Projects Past: The 2009 Automatic Cat Feeder


In 2009 I took a week off from work to build an Automatic Cat Feeder to ration food to the overweight household cat. This was a project built from need and it had a deadline because my girlfriend and I were heading out of town for Thanksgiving.

The requirements were simple: It needed to be easy to refill and dispense the correct amount of food twice daily. Early on I had an idea for a large rotating drum to dispense the food, it needed to be easily removable for refilling and heavy enough that it could sit on a motorized wheel and cause enough friction to be turned.

Figuring out a latch mechanism that dropped the correct quantity of food after one rotation was the first tricky part. I didn't want any electronics on the drum so it had to be completely mechanical. In the end I hot glued a small box to the outside of the drum which filled during rotation, when it started moving back towards the top a tab would be hit to fling a door open and drop the food out. A magnet held the door shut and gravity would shut the door  when the box made it back to the top. I'm extremely proud of this mechanism and it worked perfectly.
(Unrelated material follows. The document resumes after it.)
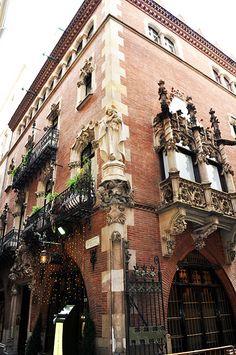 Barcelona, Els 4 Gats, ambient bohemi i cuina catalana. Gaudi, Beautiful Architecture, Architecture Details, Barcelona Architecture, Barcelona Restaurants, Spain Culture, Art Deco, Art Nouveau, Architectural Features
The dispenser mechanism! A marvel of engineering, hot glue, magnets and JB Quick Weld.

With all the details figured out, hacking it together turned out to be pretty easy. The hardware store patiently cut a sheet of 1/4" MDF into pieces for me which formed the box, and I was able to glue the pieces together with gorilla glue.  A small stepper motor and some electronics were harvested from a 5 1/4" floppy drive and I was able to control it with an arduino.  The program couldn't have been more than 50 lines, I figured out how many steps it took for 1 revolution of the drum through trial and error. Then coded it to do that every 12 hours.
The finished product. Seriously, we used it looking like this for several years.


The happy customer. My wife added a chute made from a mountain dew bottle.


I did make a couple upgrades after these shots were taken. The stepper motor died so I upgraded to sparkfun's cheapest stepper and an EasyDriver stepper driver. I also added a reed switch to the box and put a magnet on the drum so that I didn't have to count steps, this was needed because depending on how much food was in the drum it would sometimes slip and require a different number of steps to get back to the top.